### Prompt
Rewrite the records starting with the line containing "At what depth from the camera does" and going through the line containing "Is the metal", swapping "black shoe" for "dark shoe" and keeping everything else the same. Leave out the pictures.

--- BEGIN Task material ---

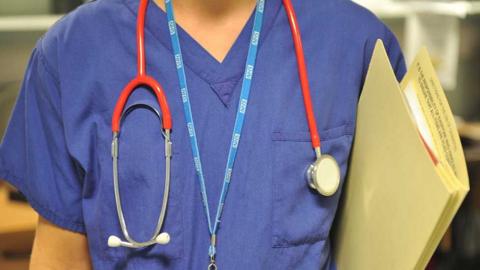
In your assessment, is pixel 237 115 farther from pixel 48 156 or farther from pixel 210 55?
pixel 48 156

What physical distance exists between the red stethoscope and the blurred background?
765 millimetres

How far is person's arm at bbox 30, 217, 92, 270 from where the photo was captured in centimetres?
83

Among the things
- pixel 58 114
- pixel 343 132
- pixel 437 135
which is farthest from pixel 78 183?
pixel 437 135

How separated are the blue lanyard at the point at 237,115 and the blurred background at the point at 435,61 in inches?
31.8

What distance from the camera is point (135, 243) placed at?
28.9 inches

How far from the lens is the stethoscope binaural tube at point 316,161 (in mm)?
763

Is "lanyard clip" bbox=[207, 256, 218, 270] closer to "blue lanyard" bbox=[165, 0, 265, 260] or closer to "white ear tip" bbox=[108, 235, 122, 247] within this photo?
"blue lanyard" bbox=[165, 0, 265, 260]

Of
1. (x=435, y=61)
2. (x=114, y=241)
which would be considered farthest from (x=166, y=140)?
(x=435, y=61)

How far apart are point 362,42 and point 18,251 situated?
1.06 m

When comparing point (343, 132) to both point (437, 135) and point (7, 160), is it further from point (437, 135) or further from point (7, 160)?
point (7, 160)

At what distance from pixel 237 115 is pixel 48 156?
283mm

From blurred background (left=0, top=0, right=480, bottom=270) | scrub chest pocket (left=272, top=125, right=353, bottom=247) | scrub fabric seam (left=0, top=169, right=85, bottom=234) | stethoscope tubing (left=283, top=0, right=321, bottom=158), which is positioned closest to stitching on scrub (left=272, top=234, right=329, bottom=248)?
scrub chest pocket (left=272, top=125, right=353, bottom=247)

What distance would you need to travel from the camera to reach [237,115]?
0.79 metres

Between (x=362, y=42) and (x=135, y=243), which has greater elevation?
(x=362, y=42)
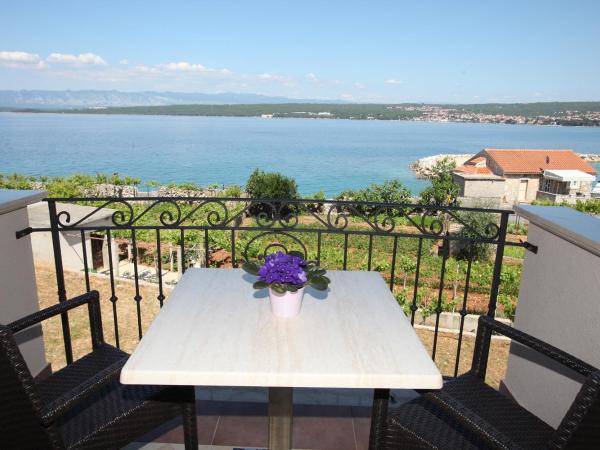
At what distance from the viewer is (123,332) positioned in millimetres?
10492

--- END Task material ---
--- BEGIN Task material ---

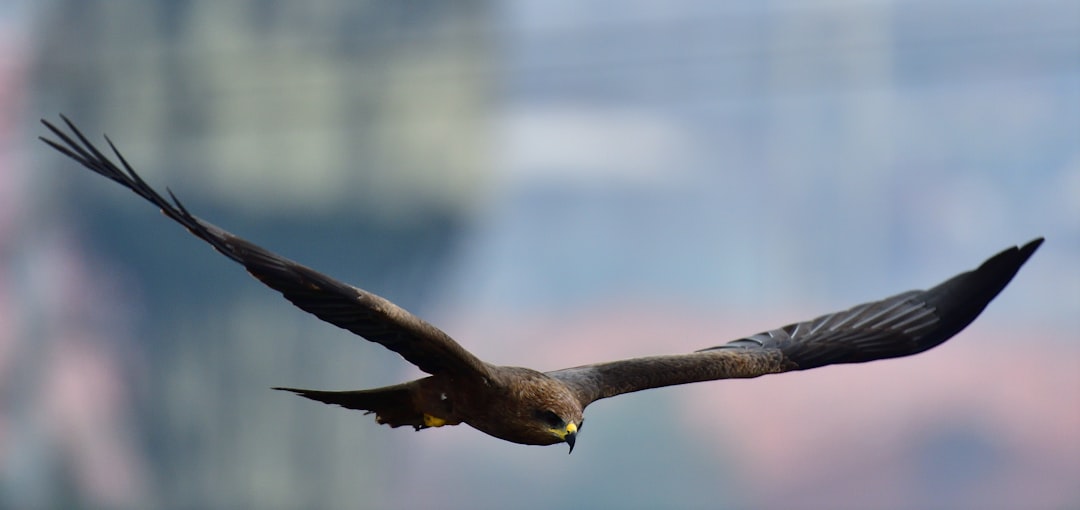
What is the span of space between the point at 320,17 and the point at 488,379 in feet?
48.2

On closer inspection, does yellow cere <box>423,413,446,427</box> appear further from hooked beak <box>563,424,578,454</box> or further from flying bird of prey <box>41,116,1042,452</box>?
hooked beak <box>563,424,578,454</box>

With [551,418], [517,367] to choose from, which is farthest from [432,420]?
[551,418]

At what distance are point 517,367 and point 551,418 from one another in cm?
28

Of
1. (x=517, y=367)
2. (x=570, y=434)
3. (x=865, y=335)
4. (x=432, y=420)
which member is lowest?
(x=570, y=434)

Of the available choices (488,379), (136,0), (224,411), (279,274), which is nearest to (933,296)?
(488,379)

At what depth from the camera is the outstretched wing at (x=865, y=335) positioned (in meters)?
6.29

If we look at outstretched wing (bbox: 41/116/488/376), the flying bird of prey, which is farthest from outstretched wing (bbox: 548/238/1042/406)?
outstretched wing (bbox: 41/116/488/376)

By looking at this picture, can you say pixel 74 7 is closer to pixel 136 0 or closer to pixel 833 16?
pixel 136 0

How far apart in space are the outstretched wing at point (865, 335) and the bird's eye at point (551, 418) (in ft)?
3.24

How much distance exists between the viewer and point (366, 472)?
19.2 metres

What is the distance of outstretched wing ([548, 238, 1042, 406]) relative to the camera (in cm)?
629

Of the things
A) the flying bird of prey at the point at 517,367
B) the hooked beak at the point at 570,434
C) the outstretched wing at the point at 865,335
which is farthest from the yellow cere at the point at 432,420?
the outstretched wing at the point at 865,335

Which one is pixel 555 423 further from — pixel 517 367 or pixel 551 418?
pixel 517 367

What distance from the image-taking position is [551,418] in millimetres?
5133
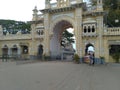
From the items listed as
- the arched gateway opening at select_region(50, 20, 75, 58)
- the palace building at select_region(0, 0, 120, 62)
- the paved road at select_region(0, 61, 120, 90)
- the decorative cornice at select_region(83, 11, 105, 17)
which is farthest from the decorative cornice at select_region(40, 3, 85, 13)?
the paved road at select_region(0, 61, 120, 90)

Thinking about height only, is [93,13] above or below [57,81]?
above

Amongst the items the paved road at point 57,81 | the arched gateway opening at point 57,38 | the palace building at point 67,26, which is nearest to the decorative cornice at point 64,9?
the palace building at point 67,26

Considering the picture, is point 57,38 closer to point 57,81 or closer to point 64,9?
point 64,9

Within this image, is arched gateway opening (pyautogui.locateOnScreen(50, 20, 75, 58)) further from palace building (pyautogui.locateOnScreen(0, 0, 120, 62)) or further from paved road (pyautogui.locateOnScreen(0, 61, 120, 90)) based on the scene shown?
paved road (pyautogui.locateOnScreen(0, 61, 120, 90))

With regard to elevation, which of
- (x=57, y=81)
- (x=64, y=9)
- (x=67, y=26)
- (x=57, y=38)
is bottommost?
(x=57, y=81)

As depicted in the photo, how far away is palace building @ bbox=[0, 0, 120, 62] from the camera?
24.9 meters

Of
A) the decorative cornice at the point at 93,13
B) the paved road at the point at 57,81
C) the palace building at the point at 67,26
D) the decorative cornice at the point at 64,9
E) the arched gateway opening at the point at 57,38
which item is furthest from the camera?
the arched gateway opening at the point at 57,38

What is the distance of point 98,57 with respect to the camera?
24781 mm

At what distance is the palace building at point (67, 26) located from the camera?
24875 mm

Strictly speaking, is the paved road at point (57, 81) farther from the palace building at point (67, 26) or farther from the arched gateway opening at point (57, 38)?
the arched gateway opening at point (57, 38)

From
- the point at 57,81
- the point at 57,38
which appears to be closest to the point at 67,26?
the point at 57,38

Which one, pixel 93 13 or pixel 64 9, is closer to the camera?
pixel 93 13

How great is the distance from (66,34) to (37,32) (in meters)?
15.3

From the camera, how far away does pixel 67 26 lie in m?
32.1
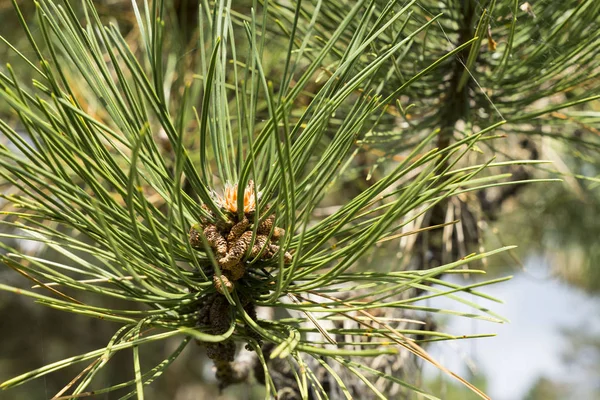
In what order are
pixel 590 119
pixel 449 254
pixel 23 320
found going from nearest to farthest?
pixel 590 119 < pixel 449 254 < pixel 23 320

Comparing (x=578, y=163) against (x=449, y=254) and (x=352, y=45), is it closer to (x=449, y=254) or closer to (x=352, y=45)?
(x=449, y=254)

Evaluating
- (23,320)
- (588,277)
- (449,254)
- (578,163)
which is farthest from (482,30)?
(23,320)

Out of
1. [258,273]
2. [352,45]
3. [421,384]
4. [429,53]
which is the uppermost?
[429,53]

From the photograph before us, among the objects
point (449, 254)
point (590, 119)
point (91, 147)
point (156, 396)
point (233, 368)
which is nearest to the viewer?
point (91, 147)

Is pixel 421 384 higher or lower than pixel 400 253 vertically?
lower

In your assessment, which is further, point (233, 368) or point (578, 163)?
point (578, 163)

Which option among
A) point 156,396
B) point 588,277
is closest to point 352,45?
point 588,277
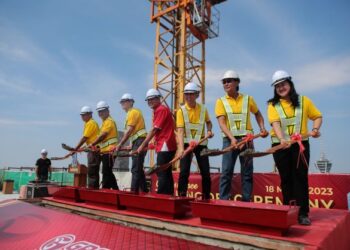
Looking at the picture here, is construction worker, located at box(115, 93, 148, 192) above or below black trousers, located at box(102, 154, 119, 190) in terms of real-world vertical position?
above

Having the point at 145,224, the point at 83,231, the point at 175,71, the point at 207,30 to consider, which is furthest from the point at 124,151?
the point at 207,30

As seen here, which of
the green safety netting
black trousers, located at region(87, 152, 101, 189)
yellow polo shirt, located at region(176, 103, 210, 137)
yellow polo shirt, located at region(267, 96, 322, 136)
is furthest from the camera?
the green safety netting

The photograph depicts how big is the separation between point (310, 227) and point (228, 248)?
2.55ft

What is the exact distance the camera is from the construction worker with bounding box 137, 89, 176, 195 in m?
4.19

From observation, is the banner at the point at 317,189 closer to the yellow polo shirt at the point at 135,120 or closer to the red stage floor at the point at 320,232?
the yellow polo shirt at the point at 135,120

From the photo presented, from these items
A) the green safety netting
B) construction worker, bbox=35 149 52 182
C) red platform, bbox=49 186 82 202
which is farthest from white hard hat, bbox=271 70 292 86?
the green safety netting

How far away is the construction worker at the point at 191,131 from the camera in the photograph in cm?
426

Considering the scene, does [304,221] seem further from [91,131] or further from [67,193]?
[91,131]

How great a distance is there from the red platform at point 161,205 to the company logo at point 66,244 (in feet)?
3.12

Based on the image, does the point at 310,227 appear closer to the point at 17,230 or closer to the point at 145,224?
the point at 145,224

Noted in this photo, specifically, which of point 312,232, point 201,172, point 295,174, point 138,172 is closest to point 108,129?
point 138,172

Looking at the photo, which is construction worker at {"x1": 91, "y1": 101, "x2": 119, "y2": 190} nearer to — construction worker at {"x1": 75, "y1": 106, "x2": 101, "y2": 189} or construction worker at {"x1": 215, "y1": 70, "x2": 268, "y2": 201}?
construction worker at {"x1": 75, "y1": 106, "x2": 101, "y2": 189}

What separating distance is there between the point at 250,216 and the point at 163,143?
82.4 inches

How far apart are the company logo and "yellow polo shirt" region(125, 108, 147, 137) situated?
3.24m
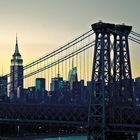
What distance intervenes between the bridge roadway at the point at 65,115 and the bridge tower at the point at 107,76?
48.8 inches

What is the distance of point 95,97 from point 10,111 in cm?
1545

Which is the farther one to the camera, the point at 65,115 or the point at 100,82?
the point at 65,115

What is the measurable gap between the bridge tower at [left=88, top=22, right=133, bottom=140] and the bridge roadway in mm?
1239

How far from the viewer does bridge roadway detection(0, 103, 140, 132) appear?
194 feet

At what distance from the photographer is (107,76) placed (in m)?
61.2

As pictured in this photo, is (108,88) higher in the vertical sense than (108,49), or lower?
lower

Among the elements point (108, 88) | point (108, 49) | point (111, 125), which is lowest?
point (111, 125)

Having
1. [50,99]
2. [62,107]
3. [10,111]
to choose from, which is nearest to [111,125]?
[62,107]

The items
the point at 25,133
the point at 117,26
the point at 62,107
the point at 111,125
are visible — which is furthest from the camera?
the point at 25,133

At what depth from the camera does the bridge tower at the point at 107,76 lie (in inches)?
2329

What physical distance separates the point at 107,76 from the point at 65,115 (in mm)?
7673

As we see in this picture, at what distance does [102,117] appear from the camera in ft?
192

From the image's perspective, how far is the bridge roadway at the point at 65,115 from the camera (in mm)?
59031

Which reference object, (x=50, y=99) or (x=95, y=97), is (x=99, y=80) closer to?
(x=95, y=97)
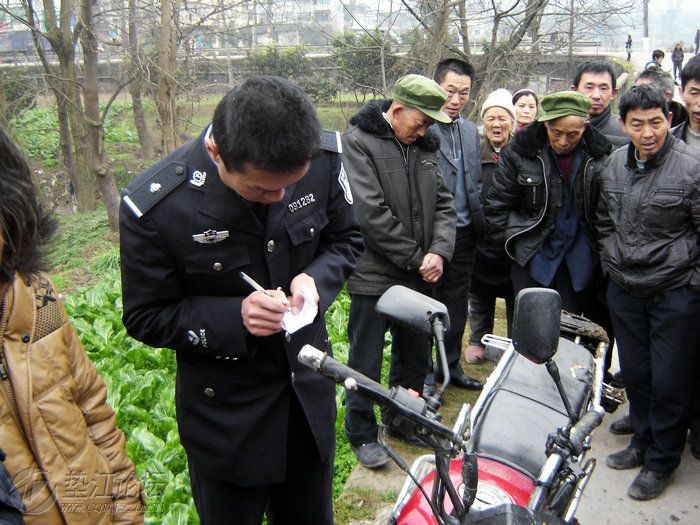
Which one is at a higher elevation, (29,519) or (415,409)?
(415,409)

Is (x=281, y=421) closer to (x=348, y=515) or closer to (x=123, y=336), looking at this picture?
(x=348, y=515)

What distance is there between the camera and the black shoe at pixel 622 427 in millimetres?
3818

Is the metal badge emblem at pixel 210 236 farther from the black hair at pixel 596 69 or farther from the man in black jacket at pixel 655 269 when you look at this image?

--- END Task material ---

### Answer in full
At what depth from the camera does the bridge tower at the point at 107,76 lie (in inches)?
2329

What physical distance separates the point at 107,76 from the point at 65,115 (in mm)?
7673

As we see in this picture, at what distance does [102,117] appear from the camera in ft?
192

From the image's perspective, how far is the bridge roadway at the point at 65,115 from the camera (in mm)?
59031

Which reference object, (x=50, y=99) or (x=95, y=97), is (x=99, y=80) closer to?
(x=95, y=97)
Which one is at a higher elevation, (29,519) or (415,409)?
(415,409)

Is (x=281, y=421) closer to (x=348, y=515) or closer to (x=123, y=336), looking at this picture?
(x=348, y=515)

What distance is there between the camera and the dark shoe at pixel 622 427 in millimetres?
3818

Is the metal badge emblem at pixel 210 236 farther from the black hair at pixel 596 69 or farther from the man in black jacket at pixel 655 269 when you look at this image?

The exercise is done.